Противиться энергично и царю и этому довольно сильному течению в дворянстве и в армии Кутузов не решился, хотя и знал, на какой неправильный путь это течение начинает уносить Россию. А. С. Шишков, государственный секретарь, тот самый, который в свое время постарался избавить армию от присутствия Александра Павловича, теперь находился вместе с двором в Вильне. Он тоже боялся продолжения войны и тоже считал, что вовсе незачем России дальше воевать. Шишков, поговорив с Кутузовым и убедившись, что фельдмаршал держится точь-в-точь таких же убеждений, спросил его, естественно, почему же он более решительно не отстаивает своего мнения перед царем. Кутузов на это отвечал текстуально следующее (об этом повествует сам Шишков в своих «Записках»): «Я (т. е. Кутузов. — Е. Т.) представлял ему (царю. — Е. Т.) об этом, но, первое, он смотрит на это с другой стороны, которую также совсем опровергнуть не можно; и, другое, скажу тебе про себя откровенно и чистосердечно: когда он доказательств моих оспорить не может, то обнимет меня, поцелует, тут я заплачу и соглашусь с ним».
«Вы спасли не одну Россию, вы спасли Европу!» — сказал Александр 24 декабря, обращаясь к фельдмаршалу, который, окруженный огромной свитой своих генералов, явился к Александру поздравить его с днем рождения. Князь Кутузов принял это приветствие, в котором было явно начертана программа перенесения войны за границу, и принял миссию «спасения Европы», которую сам он вовсе и не считал нужным спасать.

* **Исходные сведения**
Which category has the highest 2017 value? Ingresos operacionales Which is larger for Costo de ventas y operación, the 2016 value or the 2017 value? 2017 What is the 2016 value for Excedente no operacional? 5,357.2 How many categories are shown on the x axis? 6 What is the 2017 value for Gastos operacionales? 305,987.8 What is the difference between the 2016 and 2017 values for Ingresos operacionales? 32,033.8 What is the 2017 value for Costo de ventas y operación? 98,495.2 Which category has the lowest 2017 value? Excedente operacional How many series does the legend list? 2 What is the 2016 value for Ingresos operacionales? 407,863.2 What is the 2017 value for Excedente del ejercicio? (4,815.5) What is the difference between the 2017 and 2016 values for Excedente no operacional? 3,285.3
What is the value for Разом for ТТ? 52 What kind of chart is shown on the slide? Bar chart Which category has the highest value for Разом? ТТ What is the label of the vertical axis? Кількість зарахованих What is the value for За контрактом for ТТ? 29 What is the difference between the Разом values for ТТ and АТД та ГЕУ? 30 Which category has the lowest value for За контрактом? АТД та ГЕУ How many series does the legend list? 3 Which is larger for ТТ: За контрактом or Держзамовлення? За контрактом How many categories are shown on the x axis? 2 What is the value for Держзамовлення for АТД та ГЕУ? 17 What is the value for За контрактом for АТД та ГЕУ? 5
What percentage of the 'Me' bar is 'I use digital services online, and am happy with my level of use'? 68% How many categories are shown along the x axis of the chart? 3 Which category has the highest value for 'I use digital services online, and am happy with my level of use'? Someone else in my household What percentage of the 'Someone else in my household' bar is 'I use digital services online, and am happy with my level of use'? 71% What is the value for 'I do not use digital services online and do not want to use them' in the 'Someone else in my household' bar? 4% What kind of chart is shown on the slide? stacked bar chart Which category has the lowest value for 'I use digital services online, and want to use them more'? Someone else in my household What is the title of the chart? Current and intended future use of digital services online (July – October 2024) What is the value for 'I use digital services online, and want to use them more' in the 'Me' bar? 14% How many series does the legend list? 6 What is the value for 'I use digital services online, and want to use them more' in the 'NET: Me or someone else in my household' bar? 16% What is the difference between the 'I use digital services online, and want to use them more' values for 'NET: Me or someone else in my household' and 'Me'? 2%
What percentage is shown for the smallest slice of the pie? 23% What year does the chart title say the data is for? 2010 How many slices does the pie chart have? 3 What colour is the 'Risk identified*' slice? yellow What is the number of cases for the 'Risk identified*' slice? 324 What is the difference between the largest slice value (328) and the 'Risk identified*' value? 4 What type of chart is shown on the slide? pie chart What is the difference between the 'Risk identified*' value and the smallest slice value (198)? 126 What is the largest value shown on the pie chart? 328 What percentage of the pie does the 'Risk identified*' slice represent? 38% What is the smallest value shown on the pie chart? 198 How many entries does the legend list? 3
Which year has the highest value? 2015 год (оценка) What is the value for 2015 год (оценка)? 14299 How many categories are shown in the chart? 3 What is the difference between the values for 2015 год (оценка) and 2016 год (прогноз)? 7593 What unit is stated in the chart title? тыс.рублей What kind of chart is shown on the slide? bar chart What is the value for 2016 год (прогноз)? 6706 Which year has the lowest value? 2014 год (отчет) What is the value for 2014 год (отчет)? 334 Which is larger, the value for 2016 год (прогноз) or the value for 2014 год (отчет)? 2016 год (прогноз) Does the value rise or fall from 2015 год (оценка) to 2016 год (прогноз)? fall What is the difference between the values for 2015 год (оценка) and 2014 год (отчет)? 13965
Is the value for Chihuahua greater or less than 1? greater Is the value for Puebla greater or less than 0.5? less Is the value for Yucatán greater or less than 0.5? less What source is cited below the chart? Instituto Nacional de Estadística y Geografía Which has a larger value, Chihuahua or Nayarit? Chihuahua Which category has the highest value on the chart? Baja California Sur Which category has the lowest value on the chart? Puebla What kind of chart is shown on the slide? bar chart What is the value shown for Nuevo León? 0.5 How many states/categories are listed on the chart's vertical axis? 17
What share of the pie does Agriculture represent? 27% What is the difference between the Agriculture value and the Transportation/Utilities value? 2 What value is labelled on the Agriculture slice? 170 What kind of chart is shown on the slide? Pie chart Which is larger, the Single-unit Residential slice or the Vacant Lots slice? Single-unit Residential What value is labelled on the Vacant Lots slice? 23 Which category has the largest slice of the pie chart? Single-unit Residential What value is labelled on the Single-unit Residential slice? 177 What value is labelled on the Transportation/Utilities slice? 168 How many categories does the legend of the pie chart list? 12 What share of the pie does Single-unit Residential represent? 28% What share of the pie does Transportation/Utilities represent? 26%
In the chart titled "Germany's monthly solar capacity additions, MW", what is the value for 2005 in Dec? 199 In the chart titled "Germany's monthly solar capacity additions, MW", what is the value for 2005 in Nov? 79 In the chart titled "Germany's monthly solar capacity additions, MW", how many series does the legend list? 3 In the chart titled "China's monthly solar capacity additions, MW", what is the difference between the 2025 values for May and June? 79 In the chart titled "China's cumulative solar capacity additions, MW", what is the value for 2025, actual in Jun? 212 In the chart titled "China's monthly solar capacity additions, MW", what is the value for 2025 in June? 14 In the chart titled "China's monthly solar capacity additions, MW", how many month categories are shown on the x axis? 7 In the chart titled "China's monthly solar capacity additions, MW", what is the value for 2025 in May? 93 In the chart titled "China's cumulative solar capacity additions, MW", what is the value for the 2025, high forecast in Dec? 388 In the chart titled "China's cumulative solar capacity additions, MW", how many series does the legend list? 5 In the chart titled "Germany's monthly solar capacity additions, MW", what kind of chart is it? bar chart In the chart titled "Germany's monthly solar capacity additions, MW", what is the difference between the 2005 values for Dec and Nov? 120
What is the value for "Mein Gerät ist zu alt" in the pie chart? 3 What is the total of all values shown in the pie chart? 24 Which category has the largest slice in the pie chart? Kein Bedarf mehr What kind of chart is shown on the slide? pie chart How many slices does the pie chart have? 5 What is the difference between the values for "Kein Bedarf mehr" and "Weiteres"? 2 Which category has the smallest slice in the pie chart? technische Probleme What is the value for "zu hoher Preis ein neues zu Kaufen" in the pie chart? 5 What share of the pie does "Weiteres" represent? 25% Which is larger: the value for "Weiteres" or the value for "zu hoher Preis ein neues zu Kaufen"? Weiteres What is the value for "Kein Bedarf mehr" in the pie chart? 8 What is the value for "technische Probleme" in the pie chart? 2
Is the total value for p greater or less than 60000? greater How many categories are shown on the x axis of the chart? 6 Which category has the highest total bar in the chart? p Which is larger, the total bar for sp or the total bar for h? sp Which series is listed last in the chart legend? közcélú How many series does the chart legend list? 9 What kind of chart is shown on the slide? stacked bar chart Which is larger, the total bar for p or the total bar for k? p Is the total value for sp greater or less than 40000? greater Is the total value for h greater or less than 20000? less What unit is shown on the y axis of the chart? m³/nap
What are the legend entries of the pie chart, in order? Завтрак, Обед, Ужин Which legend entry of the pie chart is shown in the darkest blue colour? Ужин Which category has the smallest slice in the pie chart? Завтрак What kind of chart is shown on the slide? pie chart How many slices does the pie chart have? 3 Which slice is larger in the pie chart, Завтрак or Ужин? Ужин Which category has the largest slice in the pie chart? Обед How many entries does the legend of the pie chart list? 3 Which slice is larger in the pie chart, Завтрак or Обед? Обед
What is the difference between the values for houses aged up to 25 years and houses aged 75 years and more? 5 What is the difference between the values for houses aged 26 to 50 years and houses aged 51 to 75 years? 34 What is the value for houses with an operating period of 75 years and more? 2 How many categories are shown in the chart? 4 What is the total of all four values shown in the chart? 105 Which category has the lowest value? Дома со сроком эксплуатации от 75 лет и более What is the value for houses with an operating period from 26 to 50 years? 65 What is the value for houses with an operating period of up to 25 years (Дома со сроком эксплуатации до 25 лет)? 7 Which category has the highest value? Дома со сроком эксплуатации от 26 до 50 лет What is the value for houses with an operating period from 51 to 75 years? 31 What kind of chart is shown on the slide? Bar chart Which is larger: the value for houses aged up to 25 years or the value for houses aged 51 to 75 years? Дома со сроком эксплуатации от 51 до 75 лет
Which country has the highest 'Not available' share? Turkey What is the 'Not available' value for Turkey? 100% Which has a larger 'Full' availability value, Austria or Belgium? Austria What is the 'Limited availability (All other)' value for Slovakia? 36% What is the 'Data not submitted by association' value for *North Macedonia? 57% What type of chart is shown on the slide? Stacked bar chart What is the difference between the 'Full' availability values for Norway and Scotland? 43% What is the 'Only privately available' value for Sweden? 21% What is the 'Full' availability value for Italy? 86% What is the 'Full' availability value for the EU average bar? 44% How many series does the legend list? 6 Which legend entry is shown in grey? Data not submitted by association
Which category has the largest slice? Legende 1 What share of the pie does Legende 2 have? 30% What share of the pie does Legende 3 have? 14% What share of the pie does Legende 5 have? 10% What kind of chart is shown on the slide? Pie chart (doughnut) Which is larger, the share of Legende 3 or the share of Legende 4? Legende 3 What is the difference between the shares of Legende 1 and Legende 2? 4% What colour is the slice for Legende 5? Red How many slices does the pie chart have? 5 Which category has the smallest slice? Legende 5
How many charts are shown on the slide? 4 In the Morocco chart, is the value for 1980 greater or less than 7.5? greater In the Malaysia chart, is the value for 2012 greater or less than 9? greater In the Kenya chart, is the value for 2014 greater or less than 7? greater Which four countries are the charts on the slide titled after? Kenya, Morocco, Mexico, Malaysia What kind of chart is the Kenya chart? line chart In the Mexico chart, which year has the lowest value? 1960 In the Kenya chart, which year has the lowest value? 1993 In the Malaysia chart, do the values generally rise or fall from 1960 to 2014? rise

* **Ваше задание**
Перечислите в именительном падеже все географические названия, упомянутые во фрагменте о Кутузове.

* **Результат упражнения**
Россия, Вильна, Европа.